**Exercice proposé A:**
Recopiez à l'identique les lignes placées plus bas, après l'article, depuis la toute première jusqu'à celle qui contient « 61L17 72V75H24V79H48V72H51V58H48V51L41 48V38L38 », celle-ci comprise.

Publié le 2021-05-27 | lenouvelliste.com
Le référendum du pouvoir PHTK n’a pas d’alliés, sinon que des personnalités et partis politiques proches du pouvoir qui le défendent. Jusqu’ici, à moins d’un mois de la tenue du référendum visant à doter le pays d’une nouvelle constitution, il n’y a pas de débats contradictoires sur le texte qui va être soumis au vote. Dans certaines villes de province, les débats annoncés n’ont pas pu avoir lieu. Dans d’autres, des causeries à huis clos entre copains se sont déroulées. À Pétion-Ville, un forum de trois jours a été organisé en début de semaine sur le processus, mais uniquement pour les partis politiques proches du pouvoir. Les déclarations dans les médias et dans d’autres espaces publics prouvent qu’il n’y a pas de consensus sur le processus comme il n’y en a pas eu sur le Conseil électoral provisoire chargé de l’organiser. Il n’est pas de trop de rappeler que le référendum est inconstitutionnel au regard de la Constitution de 1987 amendée. Et le CEP qui a été créé avec des proches du pouvoir n’a toujours pas prêté serment devant la Cour de cassation.

**Entrées:**
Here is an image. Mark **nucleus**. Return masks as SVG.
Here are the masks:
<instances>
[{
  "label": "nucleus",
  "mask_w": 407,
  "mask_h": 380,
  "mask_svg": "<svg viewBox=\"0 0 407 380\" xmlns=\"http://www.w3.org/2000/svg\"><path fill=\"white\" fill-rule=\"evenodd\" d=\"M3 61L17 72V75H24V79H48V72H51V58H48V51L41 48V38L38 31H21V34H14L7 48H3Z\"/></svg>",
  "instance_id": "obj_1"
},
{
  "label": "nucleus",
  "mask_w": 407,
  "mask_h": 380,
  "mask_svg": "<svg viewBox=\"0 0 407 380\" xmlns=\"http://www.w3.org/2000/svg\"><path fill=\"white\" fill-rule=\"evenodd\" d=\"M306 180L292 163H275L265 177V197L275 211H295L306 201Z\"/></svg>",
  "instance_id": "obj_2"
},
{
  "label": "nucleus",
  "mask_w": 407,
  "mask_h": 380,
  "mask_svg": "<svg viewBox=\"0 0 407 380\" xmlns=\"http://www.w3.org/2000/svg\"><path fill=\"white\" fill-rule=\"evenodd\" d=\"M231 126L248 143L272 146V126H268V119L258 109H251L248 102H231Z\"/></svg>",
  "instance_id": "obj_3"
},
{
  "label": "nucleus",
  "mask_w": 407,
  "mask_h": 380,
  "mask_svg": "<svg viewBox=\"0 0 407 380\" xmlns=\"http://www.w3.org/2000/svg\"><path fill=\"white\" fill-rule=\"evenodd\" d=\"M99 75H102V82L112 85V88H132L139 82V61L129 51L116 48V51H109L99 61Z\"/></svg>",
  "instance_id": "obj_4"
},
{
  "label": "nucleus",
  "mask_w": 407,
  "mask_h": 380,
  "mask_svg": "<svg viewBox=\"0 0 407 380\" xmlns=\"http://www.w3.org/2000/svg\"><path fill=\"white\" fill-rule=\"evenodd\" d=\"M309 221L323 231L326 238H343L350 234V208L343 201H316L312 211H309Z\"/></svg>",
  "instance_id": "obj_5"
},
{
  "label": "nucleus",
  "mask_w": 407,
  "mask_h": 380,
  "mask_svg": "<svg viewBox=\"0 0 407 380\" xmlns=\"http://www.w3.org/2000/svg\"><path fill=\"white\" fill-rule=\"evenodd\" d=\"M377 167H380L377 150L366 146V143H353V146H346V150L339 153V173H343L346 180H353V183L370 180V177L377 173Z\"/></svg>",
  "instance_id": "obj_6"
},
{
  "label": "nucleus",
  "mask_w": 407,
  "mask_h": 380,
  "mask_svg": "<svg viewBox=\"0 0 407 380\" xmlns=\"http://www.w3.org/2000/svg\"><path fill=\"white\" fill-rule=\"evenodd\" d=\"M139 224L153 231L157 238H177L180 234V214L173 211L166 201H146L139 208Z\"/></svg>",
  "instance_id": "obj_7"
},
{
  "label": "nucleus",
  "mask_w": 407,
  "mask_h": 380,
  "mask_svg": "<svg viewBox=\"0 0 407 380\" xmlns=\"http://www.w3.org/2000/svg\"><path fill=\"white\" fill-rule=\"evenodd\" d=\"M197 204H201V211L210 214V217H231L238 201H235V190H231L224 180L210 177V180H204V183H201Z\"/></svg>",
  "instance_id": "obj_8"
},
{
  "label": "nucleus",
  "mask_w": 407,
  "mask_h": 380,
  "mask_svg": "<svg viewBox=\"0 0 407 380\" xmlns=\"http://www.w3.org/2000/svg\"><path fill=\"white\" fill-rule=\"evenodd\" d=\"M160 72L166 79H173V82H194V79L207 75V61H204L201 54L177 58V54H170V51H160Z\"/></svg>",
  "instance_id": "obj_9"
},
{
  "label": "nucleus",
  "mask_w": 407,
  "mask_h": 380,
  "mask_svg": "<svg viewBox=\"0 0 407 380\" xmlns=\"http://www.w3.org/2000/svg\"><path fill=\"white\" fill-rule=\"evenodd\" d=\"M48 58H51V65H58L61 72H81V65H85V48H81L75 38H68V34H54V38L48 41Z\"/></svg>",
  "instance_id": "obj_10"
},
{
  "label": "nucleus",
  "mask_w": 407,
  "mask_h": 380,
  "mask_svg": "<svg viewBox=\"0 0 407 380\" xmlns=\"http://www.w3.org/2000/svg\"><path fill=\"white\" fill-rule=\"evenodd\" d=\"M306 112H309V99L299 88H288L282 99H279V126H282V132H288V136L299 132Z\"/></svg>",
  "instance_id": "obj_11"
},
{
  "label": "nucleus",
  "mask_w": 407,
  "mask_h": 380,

**Exercice proposé B:**
Résumez sous forme de liste le paragraphe de l'article qui commence par « Le référendum du pouvoir PHTK », en gardant ses faits principaux.

**Corrigé A:**
Here is an image. Mark **nucleus**. Return masks as SVG.
Here are the masks:
<instances>
[{
  "label": "nucleus",
  "mask_w": 407,
  "mask_h": 380,
  "mask_svg": "<svg viewBox=\"0 0 407 380\" xmlns=\"http://www.w3.org/2000/svg\"><path fill=\"white\" fill-rule=\"evenodd\" d=\"M3 61L17 72V75H24V79H48V72H51V58H48V51L41 48V38L38 31H21V34H14L7 48H3Z\"/></svg>",

**Corrigé B:**
- Le référendum du pouvoir PHTK n'est défendu que par des personnalités et des partis proches du pouvoir.
- À moins d'un mois du vote sur une nouvelle constitution, il n'y a aucun débat contradictoire sur le texte.
- En province, certains débats annoncés n'ont pas pu avoir lieu. Ailleurs, il n'y a eu que des causeries à huis clos entre copains.
- À Pétion-Ville, un forum de trois jours s'est tenu en début de semaine, réservé aux partis proches du pouvoir.
- Il n'y a pas de consensus sur le processus, pas plus que sur le Conseil électoral provisoire chargé de l'organiser.
- Le référendum est inconstitutionnel au regard de la Constitution de 1987 amendée.
- Le CEP, créé avec des proches du pouvoir, n'a toujours pas prêté serment devant la Cour de cassation.